## Using the information
a: According to the comments about an AI agent working in shared threads, what might a safe permissions model force teams to end up with?
b: Carry the comments about an AI agent working in shared threads further, picking up after their final sentence.

## Source extract
But... imagine if one were to ask our service (or Claude) to find time with someone and it replied to the thread for everyone to see: "The soonest I could find is 12pm tomorrow. Reggie is available at 11am, but Lightbody has a job interview so it won't work". WHOOPS.
I think the other comments in this thread have the right idea of it: for this to really work safely, the permissions model needs to be nailed down, and it may mean that you end up with multiple identities of "Claude Tag" (or whatever agent you engage with in a public forum), and the context it gets is only the context that particular identity is entitled to, just like any other employee. But then that gets tedious because now I've got even MORE "people" to keep track of and know who to engage with, which is half the problem getting work done in large enterprises.
Will be interesting to see how this evolves. I'll have my popcorn out :)
For enterprises already with an Anthropic MSA, hard to see the argument to purchase a third party, like Glean, over this.
The best part for me is seeing non-technical folk spec out something in a thread that they discussed something and letting the agent go ahead and build it ready for the humans to review later.

Scene geometry reasoning data

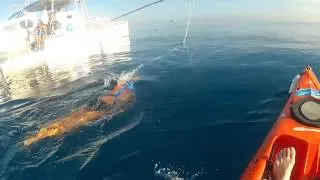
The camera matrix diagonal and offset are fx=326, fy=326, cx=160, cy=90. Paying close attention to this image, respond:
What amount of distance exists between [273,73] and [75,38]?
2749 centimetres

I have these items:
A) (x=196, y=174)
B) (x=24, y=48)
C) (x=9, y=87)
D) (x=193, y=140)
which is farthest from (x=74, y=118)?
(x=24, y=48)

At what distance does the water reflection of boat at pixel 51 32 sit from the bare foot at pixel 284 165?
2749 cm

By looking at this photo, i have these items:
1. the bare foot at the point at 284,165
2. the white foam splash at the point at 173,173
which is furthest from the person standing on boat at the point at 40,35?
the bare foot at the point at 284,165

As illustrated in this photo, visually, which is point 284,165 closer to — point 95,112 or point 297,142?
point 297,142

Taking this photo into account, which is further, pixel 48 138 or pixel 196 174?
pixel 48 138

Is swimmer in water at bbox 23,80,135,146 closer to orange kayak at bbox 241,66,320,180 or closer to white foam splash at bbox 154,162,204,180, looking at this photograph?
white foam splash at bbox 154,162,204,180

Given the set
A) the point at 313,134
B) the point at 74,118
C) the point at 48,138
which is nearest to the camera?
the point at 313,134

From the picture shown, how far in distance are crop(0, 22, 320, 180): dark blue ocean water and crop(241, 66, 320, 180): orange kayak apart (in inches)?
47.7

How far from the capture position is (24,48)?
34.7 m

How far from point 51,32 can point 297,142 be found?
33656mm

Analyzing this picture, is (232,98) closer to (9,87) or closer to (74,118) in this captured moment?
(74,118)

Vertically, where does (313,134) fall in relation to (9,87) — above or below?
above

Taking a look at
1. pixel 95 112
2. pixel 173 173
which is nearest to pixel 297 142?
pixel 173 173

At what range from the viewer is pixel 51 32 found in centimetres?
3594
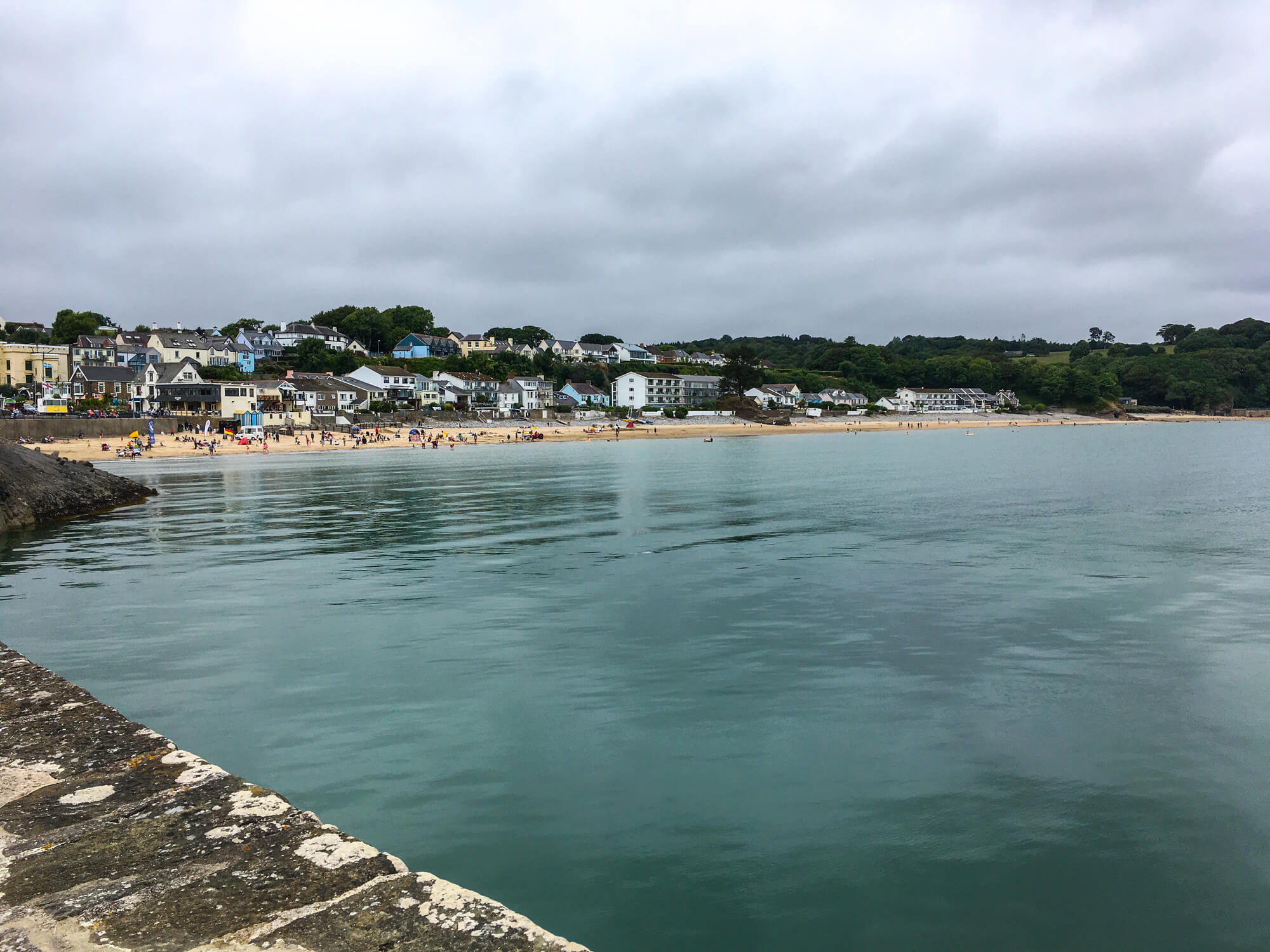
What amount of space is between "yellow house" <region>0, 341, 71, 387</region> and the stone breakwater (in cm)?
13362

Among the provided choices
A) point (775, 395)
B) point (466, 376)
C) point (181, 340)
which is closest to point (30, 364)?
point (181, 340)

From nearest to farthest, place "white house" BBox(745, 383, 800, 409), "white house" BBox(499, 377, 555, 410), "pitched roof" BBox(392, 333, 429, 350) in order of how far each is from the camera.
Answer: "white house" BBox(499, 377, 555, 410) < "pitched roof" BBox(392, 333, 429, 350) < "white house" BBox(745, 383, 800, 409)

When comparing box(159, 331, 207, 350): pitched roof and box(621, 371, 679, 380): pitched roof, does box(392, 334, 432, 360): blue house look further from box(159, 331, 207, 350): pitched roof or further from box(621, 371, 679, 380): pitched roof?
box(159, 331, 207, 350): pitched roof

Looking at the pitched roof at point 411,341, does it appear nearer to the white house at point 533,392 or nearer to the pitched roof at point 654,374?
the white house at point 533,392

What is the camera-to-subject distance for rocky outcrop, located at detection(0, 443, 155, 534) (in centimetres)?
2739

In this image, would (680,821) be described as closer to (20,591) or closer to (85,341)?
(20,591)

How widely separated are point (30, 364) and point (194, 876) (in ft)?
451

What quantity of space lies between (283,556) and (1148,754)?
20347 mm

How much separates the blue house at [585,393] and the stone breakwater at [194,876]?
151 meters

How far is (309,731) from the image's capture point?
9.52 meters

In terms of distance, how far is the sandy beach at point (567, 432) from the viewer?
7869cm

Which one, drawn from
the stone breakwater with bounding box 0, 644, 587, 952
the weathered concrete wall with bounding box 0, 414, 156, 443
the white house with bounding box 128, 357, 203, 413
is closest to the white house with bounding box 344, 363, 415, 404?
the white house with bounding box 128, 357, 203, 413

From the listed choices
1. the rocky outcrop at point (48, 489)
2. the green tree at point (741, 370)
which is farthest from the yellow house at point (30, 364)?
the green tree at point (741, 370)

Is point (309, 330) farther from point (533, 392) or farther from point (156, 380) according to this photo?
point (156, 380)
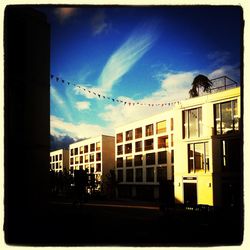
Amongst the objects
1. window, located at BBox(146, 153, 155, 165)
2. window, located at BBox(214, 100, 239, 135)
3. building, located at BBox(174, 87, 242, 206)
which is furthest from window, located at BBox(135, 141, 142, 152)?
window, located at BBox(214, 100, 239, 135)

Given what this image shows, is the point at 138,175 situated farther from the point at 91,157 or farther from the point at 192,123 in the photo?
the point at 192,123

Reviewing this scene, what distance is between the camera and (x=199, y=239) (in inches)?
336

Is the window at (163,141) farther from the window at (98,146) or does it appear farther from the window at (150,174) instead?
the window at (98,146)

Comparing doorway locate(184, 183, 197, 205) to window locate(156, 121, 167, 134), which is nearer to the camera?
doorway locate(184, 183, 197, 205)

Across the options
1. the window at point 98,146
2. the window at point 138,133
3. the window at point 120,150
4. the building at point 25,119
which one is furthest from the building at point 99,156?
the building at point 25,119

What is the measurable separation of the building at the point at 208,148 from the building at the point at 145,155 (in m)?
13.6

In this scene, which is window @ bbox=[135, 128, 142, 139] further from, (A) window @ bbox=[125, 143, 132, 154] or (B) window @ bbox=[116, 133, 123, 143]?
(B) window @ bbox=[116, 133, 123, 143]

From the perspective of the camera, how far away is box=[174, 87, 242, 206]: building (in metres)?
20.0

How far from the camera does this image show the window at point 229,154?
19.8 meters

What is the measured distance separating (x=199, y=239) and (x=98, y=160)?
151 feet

## Expected results
a: Multiple identities of "Claude Tag," each getting only the context that particular identity is entitled to.

b:
During an incident, how do I know which Claude Tag called AWS?
AI enables quick shipping, but the traditional moat of development no longer applies.
They shoudl just expose SDK/platform for people to build own integration with Discord/Teams/mattermost etc. This would allow for fine grained permisions control and speed up adoption. To large degree this is alternative for OpenClaw ?
The hard problem is giving a shared agent durable organizational memory and a real isolated environment where it can safely access company systems and perform work. The agents need a durable log of what everybody at the company is doing, prevent data leaks with proper access control and isolate the runtime to give everybody both private & shared space.
It’s also not tied to Claude or Slack. We see Slack as one interface and the models as part of the harness. It's usually better to combine multiple providers to review the work.
The difference between this and our agents is that they are context aware - i.e. you can use them privately to access personal information safely.
Can provide a link if interested.
More importantly, claude-slackbot automatically remembering sounds like it'll be company wide AI slop? 75% of the stuff on slack should not be remembered for the future. And 90% of the stuff worth having in context is not even on the slack thread.
Has everyone collectively lost their minds? Suggesting anything like this even five years ago would get you laughed out of the room, and actually doing this would be a career ending mistake.
A tiny detail...
That explains a lot.
Not sure how much we'll use this, but it could be useful for filing tickets from conversations. Though I'd prefer to just point claude to the convo post-hoc rather than have to invite it each time just in case I want to ask claude to do something.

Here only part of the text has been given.